На ней он едва заметным движением заставил свою лошадь перейти на медленный шаг, а его до сих пор равнодушный и отсутствующий взгляд стал вдруг острым, внимательным и был направлен в одну точку улицы, куда он въехал, — там за решеткой ограды находился прелестный маленький особняк, расположенный между двором, полным цветов, и одним из обширных садов, что в нашем промышленном Париже исчезают с каждым днем, чтобы уступить место каменным массам без воздуха, без пространства и без зелени, которые по недоразумению называют домами.
Около этого особняка лошадь, словно подчиняясь привычке, остановилась сама, но молодой человек, бросив долгий взгляд на два окна, плотно закрытые занавесками, которые защищали от любого нескромного любопытства, продолжал свой путь, то и дело оглядываясь, посматривая на свои часы и убеждаясь, что еще не настало время, когда ему могут открыть ворота этого дома.
Молодому человеку нужно было как-то убить время. Сначала он спустился в тир к Лепажу и там развлекался стрельбой, разбив несколько кукол, затем перешел к другим мишеням — яйцам, а от них — к мухам.
Любое упражнение в ловкости будит самолюбие. И хотя молодой человек имел в качестве зрителей только мальчишек, он стрелял так великолепно, что те от нечего делать окружили его, наблюдая за ним. На это упражнение он потратил три четверти часа, а затем снова сел на лошадь, рысью поскакал по дороге на Булонский лес и через несколько минут оказался на Мадридской аллее. Там он встретил одного из своих друзей и побеседовал с ним о последнем стипль-чезе, о будущих скачках в Шантийи — это заняло еще полчаса.
Потом он встретил еще одного приятеля, прогуливавшегося у ворот Сен-Джеймс; тот только что вернулся с Востока и с таким жаром рассказывал о своей жизни в Каире и в Константинополе, что еще один час прошел довольно быстро. Но когда этот час истек, наш герой не смог больше сдерживаться: распрощавшись с двумя своими приятелями, он пустил свою лошадь галопом и, не останавливаясь и не меняя скорости, вернулся в конец Ангулемской улицы, выходящий на Елисейские поля.

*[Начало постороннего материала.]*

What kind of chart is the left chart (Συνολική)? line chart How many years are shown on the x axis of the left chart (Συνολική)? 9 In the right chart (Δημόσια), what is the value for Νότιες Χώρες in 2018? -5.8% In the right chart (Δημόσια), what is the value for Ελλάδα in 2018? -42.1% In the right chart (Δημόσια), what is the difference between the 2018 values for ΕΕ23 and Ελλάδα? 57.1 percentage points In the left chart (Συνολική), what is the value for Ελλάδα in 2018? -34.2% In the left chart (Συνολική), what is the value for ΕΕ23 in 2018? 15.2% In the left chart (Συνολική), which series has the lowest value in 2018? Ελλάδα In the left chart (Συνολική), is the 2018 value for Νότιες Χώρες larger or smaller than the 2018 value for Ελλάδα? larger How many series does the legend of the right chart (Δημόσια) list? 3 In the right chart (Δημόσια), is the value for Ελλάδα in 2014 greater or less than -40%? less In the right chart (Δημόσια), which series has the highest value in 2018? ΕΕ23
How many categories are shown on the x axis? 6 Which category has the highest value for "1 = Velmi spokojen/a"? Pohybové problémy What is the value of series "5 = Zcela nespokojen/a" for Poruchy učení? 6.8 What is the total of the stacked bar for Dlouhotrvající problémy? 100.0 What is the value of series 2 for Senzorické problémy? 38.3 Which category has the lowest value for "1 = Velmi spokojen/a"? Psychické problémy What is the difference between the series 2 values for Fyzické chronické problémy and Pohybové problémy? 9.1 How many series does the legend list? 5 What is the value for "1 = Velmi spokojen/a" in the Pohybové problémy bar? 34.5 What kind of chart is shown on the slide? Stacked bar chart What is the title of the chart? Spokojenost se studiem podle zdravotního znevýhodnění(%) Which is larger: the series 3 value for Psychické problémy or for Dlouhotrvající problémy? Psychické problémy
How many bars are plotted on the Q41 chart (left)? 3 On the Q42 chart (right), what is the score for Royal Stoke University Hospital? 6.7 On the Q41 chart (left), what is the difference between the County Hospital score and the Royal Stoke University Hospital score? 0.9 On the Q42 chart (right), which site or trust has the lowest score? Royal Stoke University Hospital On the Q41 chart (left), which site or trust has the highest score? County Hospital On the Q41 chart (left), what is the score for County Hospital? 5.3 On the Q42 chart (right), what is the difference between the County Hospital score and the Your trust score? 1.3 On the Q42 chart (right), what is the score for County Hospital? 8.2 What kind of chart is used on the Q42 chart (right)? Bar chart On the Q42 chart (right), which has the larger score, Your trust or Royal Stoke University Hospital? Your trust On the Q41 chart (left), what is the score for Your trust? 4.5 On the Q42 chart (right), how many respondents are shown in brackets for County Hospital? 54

Посмотрев на свои часы и увидев, что они показывали час дня, Амори спешился, бросил поводья своему слуге, подошел к дому, у которого он уже останавливался утром, и позвонил.
Если он и испытывал замешательство, то это можно было бы счесть довольно странным, так как по улыбкам на лицах всех слуг при его появлении — начиная с консьержа, открывшего ему ворота ограды, и до камердинера, находившегося в вестибюле, — можно было понять, что молодой человек считался в доме своим.
Вот почему, когда посетитель спросил, принимает ли г-н д’Авриньи, слуга ответил ему как человеку, который может пренебречь определенными правилами приличия.
— Нет, господин граф, но дамы находятся в малой гостиной.
Слуга хотел пройти вперед, чтобы сообщить о приходе молодого человека, но граф остановил его, показывая, что эта формальность была бы излишней. Амори, которому здесь все было знакомо, пошел по небольшому коридору, куда выходили все комнаты, и через минуту оказался перед полуоткрытой дверью малой гостиной, что позволило его взгляду свободно проникнуть в комнату.
Еще мгновение, и он остановился на пороге.
Две девушки восемнадцати-девятнадцати лет сидели почти напротив друг друга и вышивали на одних и тех же пяльцах, в то время как находившаяся в оконном проеме старая гувернантка-англичанка, оставив чтение, смотрела на обеих своих воспитанниц.
Никогда еще живопись — эта королева искусств — не воспроизводила картину прелестнее, чем та, какую представляли собой две девушки, почти соприкасавшиеся головками и так различавшиеся по облику и по характеру, что можно было сказать: сам Рафаэль приблизил их одну к другой, чтобы запечатлеть этюд двух типов красоты, одинаково привлекательных, но контрастирующих между собой.
И действительно, одна из этих девушек, бледная блондинка с длинными волосами, завитыми на английский манер, с голубыми глазами и, быть может, несколько удлиненной шейкой, казалась хрупкой и прозрачной девой в духе Оссиана, созданной, чтобы парить в облаках, которые северный ветер несет к пустынным горам Шотландии или туманным равнинам Великобритании. Это было одно из тех видений, наполовину волшебных, наполовину земных, которые есть только у Шекспира, сумевшего благодаря своему гению привести в реальную жизнь такие дивные создания, о каких никто не догадывался до его рождения и каких никто не создал после его смерти, — тех, кого он окрестил нежными именами: Корделия, Офелия или Миранда.